*Task instructions*
Show all lines of the listing that hold the word "staff".

*Information provided*
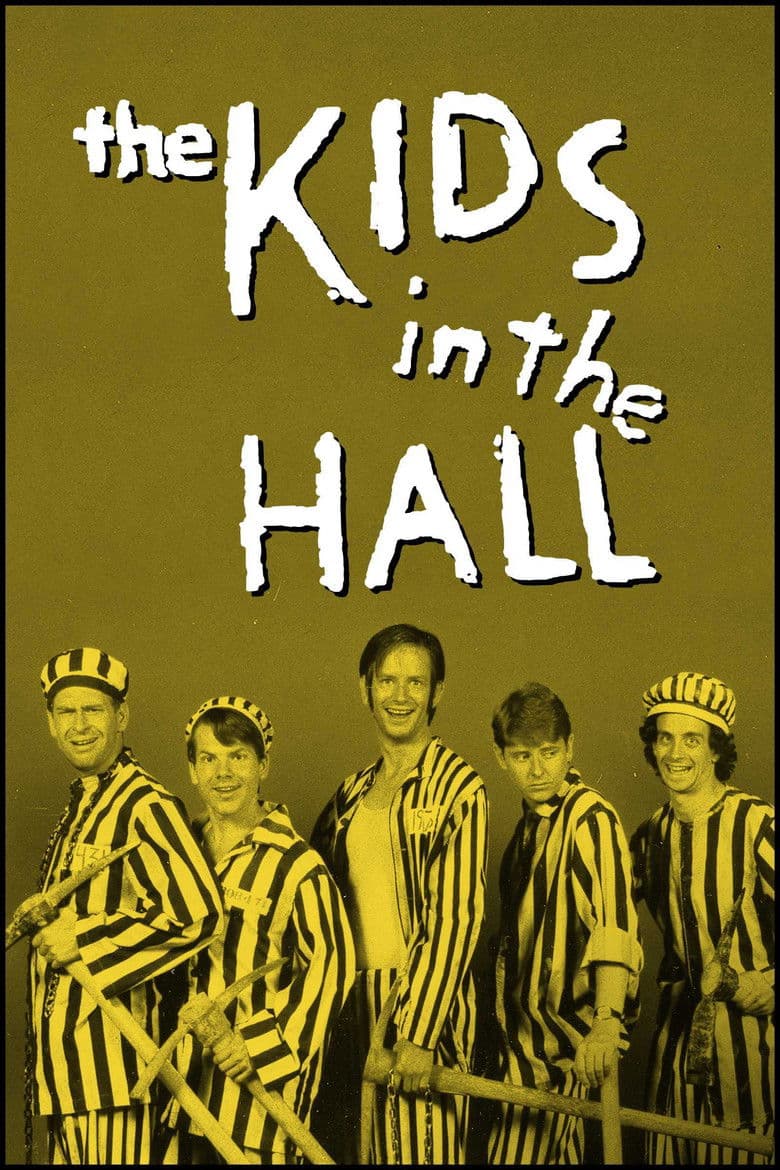 Poster for The Kids in the Hall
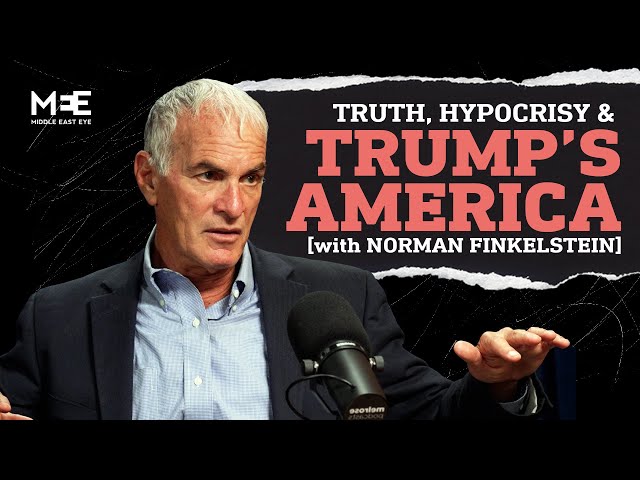 Trump’s intrusive demons and Israel’s ‘enlightened cause’ | Norman Finkelstein | The Big Picture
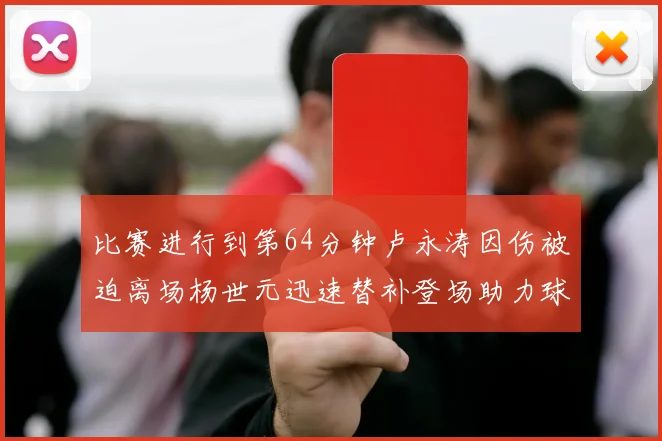 比赛进行到第64分钟卢永涛因伤被迫离场杨世元迅速替补登场助力球队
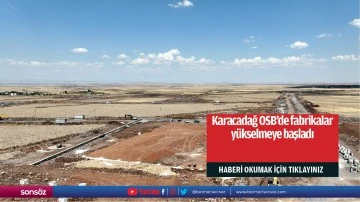 Karacadağ OSB'de fabrikalar y&uuml;kselmeye başladı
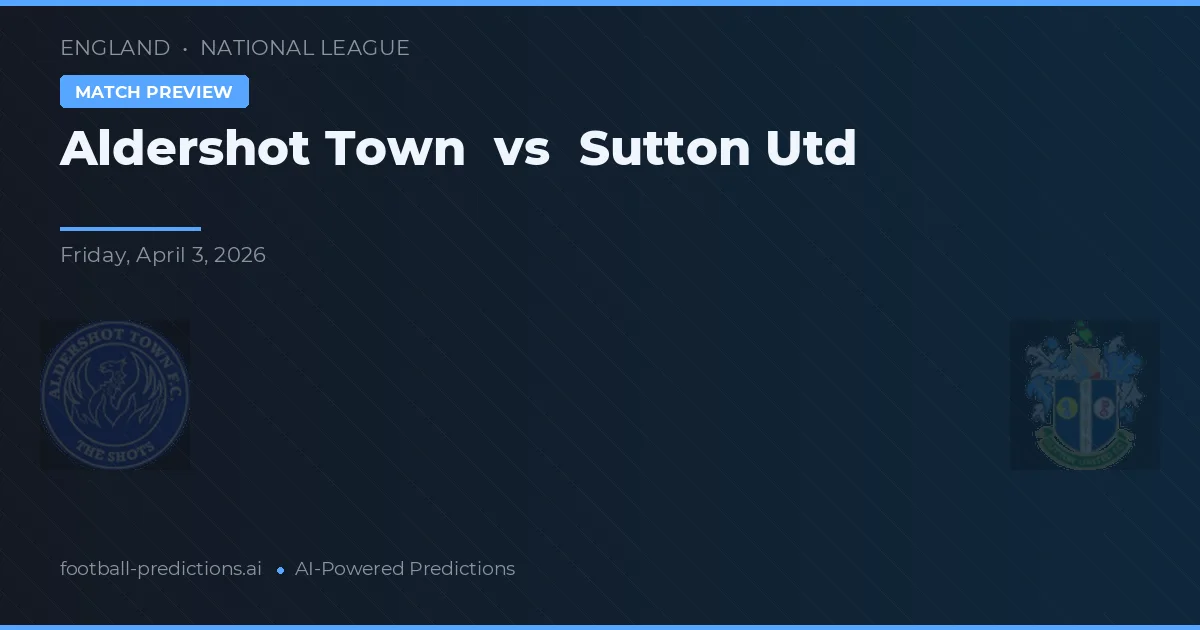 Aldershot Town vs Sutton United — typy i zapowiedź meczu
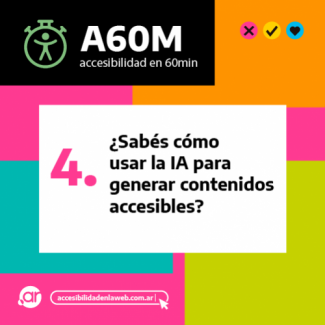 Accesibilidad en 60 minutos. ¿Sabés cómo usar la IA para generar contenidos accesibles?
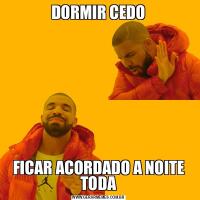 DORMIR CEDOFICAR ACORDADO A NOITE TODA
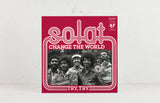 Change The World / Try, Try - 7" Vinyl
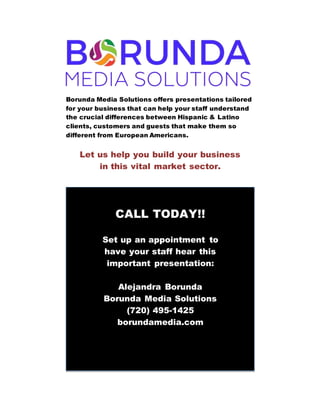 Borunda Media Solutions offers presentations tailored
for your business that can help your staff understand
the crucial differences between Hispanic & Latino
clients, customers and guests that make them so
different from European Americans.
Let us help you build your business
in this vital market sector.
CALL TODAY!!
Set up an appointment to
have your staff hear this
important presentation:
Alejandra Borunda
Borunda Media Solutions
(720) 495-1425
borundamedia.com
 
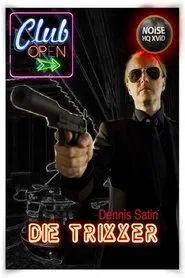 Die Trixxer movie poster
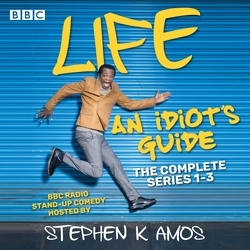Book cover of Life: An Idiot’s Guide: The Complete Series 1-3 by Stephen K Amos
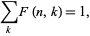  sum_(k)F(n,k)=1, 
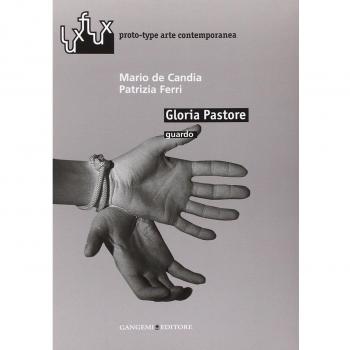 Gloria Pastore. Guardo. Catalogo della mostra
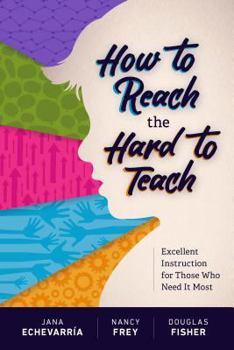 Paperback How to Reach the Hard to Teach: Excellent Instruction for Those Who Need It Most Book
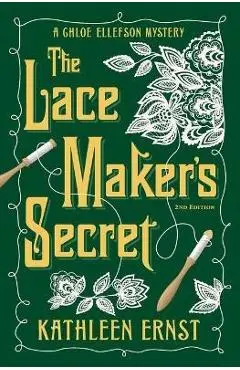 The Lace Maker's Secret - Kathleen Ernst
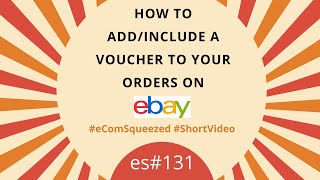 How to Add/Include a Voucher to Your Orders on eBay-es130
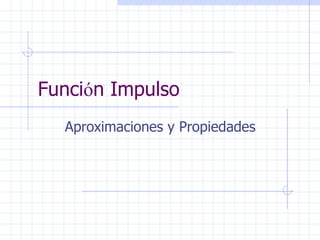 Funci ó n Impulso Aproximaciones y Propiedades 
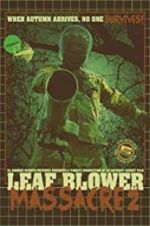 Watch Leaf Blower Massacre 2 Megashare9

*Output of the exercise*
for your business that can help your staff understand
have your staff hear this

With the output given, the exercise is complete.